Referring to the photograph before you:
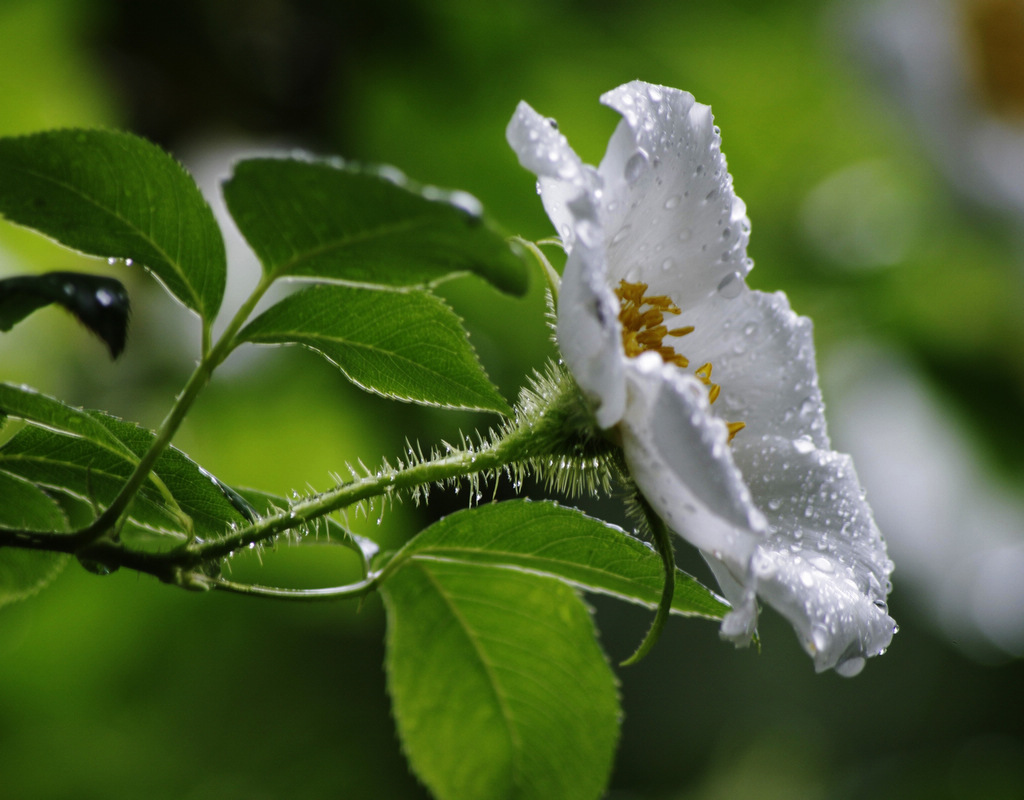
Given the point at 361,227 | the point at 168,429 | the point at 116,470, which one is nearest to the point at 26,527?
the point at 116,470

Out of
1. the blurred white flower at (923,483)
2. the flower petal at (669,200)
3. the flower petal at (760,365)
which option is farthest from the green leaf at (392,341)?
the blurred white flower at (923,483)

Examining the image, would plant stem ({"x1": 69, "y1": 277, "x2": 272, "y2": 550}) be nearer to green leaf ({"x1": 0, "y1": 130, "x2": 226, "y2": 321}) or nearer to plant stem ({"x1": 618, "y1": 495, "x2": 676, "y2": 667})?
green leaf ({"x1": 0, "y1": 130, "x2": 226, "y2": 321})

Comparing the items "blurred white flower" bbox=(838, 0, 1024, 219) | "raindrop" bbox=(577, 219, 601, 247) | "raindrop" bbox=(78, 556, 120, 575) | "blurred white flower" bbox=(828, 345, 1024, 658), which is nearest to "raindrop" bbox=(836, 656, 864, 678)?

══════

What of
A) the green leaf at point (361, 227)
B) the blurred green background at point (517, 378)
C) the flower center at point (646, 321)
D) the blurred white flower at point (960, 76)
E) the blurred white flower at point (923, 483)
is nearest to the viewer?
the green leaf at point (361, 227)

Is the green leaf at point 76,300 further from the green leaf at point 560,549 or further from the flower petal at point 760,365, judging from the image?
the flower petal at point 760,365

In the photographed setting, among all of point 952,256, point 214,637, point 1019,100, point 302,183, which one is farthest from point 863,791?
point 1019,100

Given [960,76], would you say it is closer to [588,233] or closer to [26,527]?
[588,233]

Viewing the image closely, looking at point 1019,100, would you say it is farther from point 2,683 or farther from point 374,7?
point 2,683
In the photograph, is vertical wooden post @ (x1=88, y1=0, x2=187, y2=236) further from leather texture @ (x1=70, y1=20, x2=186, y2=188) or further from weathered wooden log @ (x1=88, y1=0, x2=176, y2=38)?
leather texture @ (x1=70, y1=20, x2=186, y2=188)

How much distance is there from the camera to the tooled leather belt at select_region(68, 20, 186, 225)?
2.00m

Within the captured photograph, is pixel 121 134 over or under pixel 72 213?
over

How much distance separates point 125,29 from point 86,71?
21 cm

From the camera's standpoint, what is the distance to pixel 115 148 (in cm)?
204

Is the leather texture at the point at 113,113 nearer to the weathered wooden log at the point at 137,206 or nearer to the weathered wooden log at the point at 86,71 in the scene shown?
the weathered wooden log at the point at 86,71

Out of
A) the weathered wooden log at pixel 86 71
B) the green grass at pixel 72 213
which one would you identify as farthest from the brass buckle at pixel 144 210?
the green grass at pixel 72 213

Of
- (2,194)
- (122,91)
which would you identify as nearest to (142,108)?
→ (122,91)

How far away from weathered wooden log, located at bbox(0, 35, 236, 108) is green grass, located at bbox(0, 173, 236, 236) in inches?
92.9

══════

[Exercise description]
Could you copy out the material word for word, starting at the line that contains "Referring to the" and ending at the line that contains "Comparing the items", with the pictures left out?

[Exercise response]
Referring to the photograph before you:
Given the point at 361,227 | the point at 168,429 | the point at 116,470, which one is nearest to the point at 26,527?
the point at 116,470

Out of
1. the blurred white flower at (923,483)
2. the flower petal at (669,200)
3. the flower petal at (760,365)
which option is farthest from the green leaf at (392,341)?
the blurred white flower at (923,483)

Examining the image, would plant stem ({"x1": 69, "y1": 277, "x2": 272, "y2": 550}) be nearer to green leaf ({"x1": 0, "y1": 130, "x2": 226, "y2": 321}) or nearer to plant stem ({"x1": 618, "y1": 495, "x2": 676, "y2": 667})?
green leaf ({"x1": 0, "y1": 130, "x2": 226, "y2": 321})

Comparing the items "blurred white flower" bbox=(838, 0, 1024, 219) | "raindrop" bbox=(577, 219, 601, 247) | "raindrop" bbox=(78, 556, 120, 575) | "blurred white flower" bbox=(828, 345, 1024, 658), which is nearest to "raindrop" bbox=(836, 656, 864, 678)?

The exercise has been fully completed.